Les migrants indiens cultivent du maïs, des légumineuses, des arachides. Notons qu’ils travaillent sur des superficies de quelques centaines d’hectares. Pour le cas d’un agriculteur qui a choisi de s’installer à 300 km de la capitale malgache, il loue un peu plus de 200 ha de terres. Ces Indiens qui ont choisi Madagascar sont des agriculteurs issus de la première révolution verte de l’Inde. Si l’Etat malgache met donc en place une politique claire sur la contribution des investisseurs en agribusiness dans divers domaines dont le transfert de technologies et de savoir-faire aux locaux, les paysans malgaches devraient tirer bénéfice de la présence de ces Indiens. D’ailleurs, le savoir-faire tout comme les petites technologies asiatiques dans l’agriculture sont pour la plupart plus faciles à assimiler et à adapter à Madagascar. C’est pour cette raison que le pays reçoit régulièrement des techniciens vietnamiens dans le cadre de la coopération agricole Sud-Sud. En ce qui concerne les agriculteurs migrants indiens, ils s’intéressent à plusieurs pays africains dont Madagascar.
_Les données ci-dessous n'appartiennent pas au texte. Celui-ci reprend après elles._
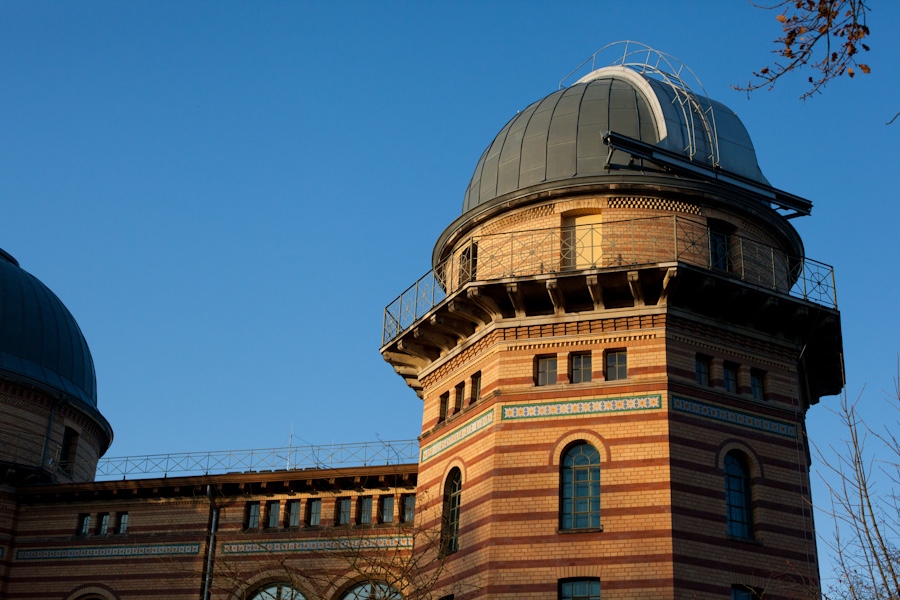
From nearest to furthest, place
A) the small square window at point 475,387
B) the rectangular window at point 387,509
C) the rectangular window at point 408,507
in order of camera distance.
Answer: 1. the small square window at point 475,387
2. the rectangular window at point 408,507
3. the rectangular window at point 387,509

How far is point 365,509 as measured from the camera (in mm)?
30266

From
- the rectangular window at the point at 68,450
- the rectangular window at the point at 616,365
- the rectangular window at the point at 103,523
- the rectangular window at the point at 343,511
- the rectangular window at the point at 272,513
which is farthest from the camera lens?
the rectangular window at the point at 68,450

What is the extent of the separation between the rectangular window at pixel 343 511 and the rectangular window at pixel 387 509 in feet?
3.60

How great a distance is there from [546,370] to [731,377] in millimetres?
4259

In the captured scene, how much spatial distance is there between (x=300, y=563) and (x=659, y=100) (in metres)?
16.0

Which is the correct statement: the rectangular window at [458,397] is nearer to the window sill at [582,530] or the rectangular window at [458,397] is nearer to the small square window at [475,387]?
the small square window at [475,387]

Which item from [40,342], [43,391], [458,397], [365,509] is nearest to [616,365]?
[458,397]

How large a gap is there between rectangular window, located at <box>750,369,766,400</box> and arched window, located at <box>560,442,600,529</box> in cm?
426

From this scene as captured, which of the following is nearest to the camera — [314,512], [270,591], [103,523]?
[270,591]

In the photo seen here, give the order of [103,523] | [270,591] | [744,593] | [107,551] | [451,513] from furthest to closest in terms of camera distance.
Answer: [103,523]
[107,551]
[270,591]
[451,513]
[744,593]

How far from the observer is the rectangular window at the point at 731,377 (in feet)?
79.6

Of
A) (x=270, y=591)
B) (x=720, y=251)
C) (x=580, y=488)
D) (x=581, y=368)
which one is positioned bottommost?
(x=270, y=591)

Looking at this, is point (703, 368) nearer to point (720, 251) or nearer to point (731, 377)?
point (731, 377)

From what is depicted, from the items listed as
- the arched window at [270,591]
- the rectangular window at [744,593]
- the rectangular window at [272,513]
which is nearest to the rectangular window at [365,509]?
the rectangular window at [272,513]
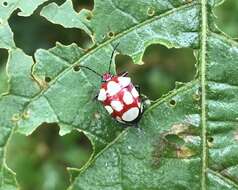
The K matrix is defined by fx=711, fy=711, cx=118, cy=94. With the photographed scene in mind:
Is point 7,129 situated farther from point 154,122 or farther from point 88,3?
point 88,3

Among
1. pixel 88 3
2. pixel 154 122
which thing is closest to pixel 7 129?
pixel 154 122

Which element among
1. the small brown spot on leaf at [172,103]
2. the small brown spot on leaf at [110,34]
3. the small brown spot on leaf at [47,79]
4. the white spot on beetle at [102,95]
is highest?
the small brown spot on leaf at [110,34]

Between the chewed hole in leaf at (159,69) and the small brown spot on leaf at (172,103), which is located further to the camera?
the chewed hole in leaf at (159,69)

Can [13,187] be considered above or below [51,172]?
above

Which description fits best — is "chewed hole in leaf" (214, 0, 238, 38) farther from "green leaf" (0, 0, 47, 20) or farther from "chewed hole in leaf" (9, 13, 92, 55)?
"green leaf" (0, 0, 47, 20)

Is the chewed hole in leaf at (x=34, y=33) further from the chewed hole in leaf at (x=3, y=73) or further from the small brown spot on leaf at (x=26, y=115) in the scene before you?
the small brown spot on leaf at (x=26, y=115)

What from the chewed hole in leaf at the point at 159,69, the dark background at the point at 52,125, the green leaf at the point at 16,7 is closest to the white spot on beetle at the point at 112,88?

En fait, le continent devient une des nouvelles destinations des investissements étrangers d’autant qu’il offre des opportunités commerciales et un potentiel économique en hausse.

Rappelons toutefois que la FAO et de nombreuses organisations internationales mettent en garde contre l’intérêt croissant de pays développés et de pays émergents pour les terres des pays pauvres. Elles craignent l’utilisation massive de pesticides qui perturberont les aspects du sol, de l’eau, de la terre et qui déboucheront à terme sur une chute de la productivité agricole. Une fois de plus, le pays a besoin de définir une politique agricole claire.